Together with some compensating advantages, an only child has one indisputable misfortune: there is no one in the family he can really quarrel with. No altercation he might have with a grown-up could be dignified with the name of quarrel. All his quarreling he must do outside his home. Consequently, he cannot receive from his parents all the attention that he might receive if he were, say, one of six. When he finally encounters other children, he does not know the bounds either of expediency in tolerating their idiosyncrasies, or of right in maintaining his own. With skill his parents may acquire artificially for themselves, as well as for him, the experiences which naturally befall a larger household. It is plain, therefore, that those parents are fortunate who have quarreling children. To them avenues of education are open which are closed to the parents of an only child.
I do not refer to those roads which, originating in the nursery, have led to the depths of theology or to the heights of moral discourse. The road which has landed more than one theologian in meditation upon the depraved nature of the child may well have had its beginning in childish quarrels. There was Jonathan Edwards, for instance; he had ten sisters and about as many children. This suggests a fit subject for a thesis. Then that pleasanter if less picturesque way, bordered with the flowers and the weeds of rhetoric, which has brought the preacher and the versifier to sermons and rhymes for the edification of the young, must have received many a traveler from tributary paths of domestic strife. Isaac Watts, for instance, who being dead yet speaketh of dogs and bears and lions and children, was the eldest of nine. The avenues of education to which I refer, however, are open only to parents or vice-parents, and lead only to parental skill.
Some parents act as if they did not even know that these avenues exist. Consequently, when they encounter contention among their offspring, they fly in all directions at once. This undoubtedly makes for agility. For example:—
Waves of turmoil burst through the closed doors of the playroom, flood the stairway, and whelm to the ears the placid group of grown-ups in the living-room. As the visiting cousin nervously halts her small talk, and the tired mother lays down her knitting, the master of the house, with an air of finality, gesturing the others into subsidence, breasts the billows of sound. Upward, two steps in a stride, he makes an assault upon the playroom.
"What's all this about?" as he flings open the door. "Bless me! everybody can hear you all over the house. Your mother and I aren't undertaking to keep a zoo. Do you suppose that somebody can be running up here every five minutes?
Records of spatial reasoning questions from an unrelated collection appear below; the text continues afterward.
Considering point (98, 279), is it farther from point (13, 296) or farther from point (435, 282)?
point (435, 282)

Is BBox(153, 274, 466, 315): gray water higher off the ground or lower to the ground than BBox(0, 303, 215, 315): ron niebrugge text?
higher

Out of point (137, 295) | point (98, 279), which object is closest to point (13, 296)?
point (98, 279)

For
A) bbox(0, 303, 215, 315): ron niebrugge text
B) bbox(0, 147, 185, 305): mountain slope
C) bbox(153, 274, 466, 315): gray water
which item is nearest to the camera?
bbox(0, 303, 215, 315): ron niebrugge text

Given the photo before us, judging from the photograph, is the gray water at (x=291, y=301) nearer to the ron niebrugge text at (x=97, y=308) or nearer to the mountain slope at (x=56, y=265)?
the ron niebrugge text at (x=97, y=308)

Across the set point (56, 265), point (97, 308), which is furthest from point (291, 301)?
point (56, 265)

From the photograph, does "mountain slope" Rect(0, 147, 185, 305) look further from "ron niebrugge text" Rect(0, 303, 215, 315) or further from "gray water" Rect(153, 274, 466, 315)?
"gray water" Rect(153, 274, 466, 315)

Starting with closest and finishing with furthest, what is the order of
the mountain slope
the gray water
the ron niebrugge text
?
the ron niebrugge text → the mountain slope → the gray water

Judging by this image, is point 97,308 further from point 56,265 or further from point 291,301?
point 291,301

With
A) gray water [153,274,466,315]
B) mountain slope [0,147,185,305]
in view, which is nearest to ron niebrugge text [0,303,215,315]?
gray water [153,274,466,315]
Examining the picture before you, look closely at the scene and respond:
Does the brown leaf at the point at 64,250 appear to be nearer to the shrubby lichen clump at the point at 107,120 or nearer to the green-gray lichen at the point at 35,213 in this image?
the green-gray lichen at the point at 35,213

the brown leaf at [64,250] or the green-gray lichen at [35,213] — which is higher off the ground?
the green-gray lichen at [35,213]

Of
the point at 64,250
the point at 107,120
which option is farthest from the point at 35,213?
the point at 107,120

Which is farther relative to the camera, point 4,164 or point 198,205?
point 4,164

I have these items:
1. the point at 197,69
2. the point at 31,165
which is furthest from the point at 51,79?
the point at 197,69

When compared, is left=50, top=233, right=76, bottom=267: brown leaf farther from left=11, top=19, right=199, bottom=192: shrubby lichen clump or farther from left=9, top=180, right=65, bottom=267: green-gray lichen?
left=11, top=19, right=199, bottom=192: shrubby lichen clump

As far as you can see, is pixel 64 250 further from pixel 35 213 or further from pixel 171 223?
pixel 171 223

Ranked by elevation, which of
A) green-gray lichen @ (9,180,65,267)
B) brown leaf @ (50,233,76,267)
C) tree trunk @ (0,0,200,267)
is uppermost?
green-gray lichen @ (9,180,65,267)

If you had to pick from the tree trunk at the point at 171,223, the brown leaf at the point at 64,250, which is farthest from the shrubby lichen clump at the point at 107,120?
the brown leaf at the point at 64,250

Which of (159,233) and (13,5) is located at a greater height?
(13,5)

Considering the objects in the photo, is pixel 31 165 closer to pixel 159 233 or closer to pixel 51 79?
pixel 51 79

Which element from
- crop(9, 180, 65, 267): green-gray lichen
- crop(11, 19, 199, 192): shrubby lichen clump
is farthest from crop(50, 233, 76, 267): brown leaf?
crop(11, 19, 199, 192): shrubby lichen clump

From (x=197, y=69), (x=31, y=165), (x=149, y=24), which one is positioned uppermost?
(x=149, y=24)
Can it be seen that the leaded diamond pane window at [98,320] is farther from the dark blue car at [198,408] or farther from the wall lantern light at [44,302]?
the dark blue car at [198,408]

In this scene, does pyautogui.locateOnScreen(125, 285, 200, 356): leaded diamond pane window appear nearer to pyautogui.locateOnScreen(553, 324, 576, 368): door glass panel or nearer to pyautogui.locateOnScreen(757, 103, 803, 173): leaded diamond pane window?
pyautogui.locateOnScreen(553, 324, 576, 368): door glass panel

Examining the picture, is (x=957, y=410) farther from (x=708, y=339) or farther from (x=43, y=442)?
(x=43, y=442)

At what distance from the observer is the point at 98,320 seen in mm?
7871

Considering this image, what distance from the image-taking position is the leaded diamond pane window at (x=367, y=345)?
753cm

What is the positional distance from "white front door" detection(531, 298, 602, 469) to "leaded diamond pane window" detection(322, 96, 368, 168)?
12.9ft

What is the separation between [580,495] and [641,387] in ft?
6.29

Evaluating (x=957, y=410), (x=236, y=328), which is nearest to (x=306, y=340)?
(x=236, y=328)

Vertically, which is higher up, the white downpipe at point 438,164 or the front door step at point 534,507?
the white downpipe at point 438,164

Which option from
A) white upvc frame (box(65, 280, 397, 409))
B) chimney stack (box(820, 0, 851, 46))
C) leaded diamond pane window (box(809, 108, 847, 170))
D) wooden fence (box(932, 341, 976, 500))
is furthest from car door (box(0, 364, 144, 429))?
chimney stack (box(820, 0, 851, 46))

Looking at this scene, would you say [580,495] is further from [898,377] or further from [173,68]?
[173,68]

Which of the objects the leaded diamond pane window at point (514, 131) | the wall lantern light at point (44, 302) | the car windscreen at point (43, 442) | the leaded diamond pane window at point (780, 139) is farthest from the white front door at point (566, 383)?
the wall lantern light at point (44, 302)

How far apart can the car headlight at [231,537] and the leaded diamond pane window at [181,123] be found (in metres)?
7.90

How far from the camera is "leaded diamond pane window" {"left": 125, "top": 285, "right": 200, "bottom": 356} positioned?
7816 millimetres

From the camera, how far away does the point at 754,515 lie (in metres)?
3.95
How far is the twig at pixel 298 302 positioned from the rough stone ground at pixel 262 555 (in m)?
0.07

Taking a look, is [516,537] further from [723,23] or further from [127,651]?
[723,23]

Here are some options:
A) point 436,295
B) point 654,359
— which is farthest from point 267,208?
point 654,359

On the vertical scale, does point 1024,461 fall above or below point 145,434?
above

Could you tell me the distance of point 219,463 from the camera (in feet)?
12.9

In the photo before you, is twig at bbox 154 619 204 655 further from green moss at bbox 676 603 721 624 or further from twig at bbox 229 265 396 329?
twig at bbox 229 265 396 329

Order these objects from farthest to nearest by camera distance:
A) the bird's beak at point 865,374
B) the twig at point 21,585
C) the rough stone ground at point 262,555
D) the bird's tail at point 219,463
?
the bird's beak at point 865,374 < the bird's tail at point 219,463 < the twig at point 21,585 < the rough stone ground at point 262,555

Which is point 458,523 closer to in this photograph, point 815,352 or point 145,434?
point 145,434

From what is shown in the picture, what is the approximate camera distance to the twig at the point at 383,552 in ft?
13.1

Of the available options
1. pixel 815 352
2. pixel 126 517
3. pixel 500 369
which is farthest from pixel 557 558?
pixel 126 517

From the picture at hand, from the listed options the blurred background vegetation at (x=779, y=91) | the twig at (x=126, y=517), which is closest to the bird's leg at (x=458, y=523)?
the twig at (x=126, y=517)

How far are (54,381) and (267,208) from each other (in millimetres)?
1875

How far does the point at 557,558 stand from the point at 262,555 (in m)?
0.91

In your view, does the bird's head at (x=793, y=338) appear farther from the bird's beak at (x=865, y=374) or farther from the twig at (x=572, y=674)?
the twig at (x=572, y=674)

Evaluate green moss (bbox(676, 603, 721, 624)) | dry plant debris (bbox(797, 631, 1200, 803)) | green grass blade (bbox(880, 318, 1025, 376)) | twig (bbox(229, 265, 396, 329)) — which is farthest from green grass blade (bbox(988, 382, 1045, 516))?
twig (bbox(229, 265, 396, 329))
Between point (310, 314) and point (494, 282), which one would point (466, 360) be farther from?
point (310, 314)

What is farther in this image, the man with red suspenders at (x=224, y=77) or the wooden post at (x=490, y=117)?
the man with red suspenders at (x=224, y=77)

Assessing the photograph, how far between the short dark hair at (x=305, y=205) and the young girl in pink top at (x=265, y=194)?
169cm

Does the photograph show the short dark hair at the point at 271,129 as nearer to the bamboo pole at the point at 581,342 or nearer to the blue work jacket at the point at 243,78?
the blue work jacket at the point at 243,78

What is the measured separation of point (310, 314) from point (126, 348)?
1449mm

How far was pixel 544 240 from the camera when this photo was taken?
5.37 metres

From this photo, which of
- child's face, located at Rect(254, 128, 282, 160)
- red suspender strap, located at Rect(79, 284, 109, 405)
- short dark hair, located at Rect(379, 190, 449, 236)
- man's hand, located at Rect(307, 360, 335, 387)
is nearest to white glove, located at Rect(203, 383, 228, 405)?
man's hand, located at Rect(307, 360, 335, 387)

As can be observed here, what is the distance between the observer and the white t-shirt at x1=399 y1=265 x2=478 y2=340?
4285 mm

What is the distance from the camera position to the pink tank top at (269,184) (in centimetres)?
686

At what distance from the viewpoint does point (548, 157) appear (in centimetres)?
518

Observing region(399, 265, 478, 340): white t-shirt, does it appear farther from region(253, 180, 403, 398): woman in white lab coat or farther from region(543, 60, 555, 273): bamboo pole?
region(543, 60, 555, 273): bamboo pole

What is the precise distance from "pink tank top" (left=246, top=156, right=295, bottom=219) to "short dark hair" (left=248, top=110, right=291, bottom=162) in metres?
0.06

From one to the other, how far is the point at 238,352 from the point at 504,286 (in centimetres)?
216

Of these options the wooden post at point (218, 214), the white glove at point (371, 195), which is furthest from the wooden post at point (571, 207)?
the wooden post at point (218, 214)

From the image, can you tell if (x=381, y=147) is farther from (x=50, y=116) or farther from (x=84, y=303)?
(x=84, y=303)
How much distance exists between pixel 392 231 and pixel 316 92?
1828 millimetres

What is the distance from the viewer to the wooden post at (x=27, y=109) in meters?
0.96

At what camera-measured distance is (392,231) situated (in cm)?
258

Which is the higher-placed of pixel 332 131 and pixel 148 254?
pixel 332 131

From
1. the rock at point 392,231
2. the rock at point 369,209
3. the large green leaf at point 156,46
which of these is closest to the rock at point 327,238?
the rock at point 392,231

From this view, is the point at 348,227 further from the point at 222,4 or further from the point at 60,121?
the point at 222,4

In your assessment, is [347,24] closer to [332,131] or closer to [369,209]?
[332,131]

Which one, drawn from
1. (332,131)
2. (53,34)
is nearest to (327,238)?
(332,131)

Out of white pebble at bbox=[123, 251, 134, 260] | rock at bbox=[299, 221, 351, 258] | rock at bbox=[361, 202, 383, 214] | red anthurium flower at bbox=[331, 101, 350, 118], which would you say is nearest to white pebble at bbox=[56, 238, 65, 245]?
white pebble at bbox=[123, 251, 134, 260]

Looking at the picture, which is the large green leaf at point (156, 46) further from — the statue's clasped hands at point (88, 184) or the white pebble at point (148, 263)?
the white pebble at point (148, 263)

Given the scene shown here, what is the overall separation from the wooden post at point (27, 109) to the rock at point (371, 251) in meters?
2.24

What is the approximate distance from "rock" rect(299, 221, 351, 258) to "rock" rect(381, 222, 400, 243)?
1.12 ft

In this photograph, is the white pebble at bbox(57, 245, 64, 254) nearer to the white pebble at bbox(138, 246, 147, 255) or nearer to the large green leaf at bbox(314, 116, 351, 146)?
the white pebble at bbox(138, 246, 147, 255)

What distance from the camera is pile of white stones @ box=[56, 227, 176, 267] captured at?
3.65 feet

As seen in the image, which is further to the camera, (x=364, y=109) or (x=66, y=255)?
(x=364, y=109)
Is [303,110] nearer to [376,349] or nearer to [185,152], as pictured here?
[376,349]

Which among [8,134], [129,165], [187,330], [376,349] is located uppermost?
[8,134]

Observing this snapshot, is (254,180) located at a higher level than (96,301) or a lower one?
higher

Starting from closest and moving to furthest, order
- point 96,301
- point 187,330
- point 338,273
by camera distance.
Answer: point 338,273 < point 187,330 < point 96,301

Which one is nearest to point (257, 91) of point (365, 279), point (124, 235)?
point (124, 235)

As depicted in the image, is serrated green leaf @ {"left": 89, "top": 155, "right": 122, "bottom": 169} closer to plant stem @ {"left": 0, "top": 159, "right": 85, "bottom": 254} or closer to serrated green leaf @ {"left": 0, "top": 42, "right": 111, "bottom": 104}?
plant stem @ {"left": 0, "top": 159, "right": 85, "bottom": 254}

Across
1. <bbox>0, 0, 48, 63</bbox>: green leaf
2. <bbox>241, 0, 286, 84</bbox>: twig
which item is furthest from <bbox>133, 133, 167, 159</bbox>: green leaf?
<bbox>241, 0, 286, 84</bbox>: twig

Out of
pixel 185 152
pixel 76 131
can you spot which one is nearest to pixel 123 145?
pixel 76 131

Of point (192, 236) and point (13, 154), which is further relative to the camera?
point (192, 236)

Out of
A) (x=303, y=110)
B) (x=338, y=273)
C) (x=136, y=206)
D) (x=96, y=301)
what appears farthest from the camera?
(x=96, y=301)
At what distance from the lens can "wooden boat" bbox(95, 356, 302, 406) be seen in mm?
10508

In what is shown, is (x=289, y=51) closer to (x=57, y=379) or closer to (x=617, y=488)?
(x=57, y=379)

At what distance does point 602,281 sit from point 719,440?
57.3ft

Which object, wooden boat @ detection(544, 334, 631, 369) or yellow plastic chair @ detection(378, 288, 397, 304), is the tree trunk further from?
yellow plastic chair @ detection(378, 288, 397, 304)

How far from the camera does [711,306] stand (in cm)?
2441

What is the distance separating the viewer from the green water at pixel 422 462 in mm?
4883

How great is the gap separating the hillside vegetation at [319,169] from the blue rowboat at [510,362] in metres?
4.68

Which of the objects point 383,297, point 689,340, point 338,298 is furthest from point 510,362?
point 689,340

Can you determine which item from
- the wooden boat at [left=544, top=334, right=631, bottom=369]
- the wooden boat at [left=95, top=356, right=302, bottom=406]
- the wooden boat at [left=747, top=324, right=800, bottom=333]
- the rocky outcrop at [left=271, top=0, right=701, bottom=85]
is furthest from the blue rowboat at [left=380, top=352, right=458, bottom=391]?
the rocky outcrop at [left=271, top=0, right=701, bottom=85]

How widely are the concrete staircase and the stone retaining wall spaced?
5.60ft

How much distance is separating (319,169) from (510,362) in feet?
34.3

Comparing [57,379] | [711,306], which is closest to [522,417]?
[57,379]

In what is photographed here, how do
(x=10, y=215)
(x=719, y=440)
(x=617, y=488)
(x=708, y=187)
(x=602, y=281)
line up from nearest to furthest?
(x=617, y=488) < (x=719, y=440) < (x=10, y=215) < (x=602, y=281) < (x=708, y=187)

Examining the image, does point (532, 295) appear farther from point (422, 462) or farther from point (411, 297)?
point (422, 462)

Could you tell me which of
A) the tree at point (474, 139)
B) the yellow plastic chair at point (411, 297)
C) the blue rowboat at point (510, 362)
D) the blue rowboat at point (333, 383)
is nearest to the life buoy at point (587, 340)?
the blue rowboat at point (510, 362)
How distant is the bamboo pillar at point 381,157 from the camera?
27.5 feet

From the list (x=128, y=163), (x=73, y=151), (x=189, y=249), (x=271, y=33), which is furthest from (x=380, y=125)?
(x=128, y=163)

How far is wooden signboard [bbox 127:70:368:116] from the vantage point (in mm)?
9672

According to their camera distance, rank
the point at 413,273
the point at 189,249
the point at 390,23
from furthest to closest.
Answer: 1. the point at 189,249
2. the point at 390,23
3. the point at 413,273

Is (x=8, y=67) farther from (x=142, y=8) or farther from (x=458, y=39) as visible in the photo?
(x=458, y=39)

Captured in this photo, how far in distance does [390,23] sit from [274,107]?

Besides, don't you know that your mother's cousin Bettina is visiting us, and that she is distracted by this sort of uproar? Now don't try to interrupt. What did you say? That Ruth threw a coal-car at you? Why, Ruth, my little girl! that's a very dangerous thing to do. If you had struck one of the boys in the eye, you might have made him blind. I shall have to take the cars away, if you are going to do dangerous things with them. What's that? They're not Ruth's cars? What of it? Does that make them any the less dangerous? Now, don't interrupt again. Besides, Ruth, that was a very unladylike thing for a little girl to do. And, boys, you are at fault, too. Ruth would never have done that if you hadn't done something to her. Is that the way young gentlemen should treat a young lady? And Ruth is younger than you. She can't defend herself unless she does something like that. I shall have to punish you all; perhaps that will help you to learn how to behave. Now, you boys, go over to Ruth and ask her pardon; and, Ruth, you kiss them and tell them you're sorry. And now play together properly. See if you can't get along till tea-time without making a disturbance."
Satisfied that he has settled an acute difficulty, this composite father, in whose voice has sounded some tones that I dare not disown, descends the peaceful stairs. What he has actually done has been to throw into hopeless unsettlement a situation that was after a fashion already half settled. If the children are quiet, it is because they are dazed by the feats of an acrobatic adult mind. They have watched their father make a circuit of the situation, cross at least a half-dozen paths that led safely out, and, ignoring all, return to the point of departure. The benefit they have received from the performance is not at all the benefit he believes he has imparted. It has not been, as he fancies, the benefit of discipline; it has been the benefit of diversion. As for himself, he has received that most welcome of benefits—a mental frame of complacency.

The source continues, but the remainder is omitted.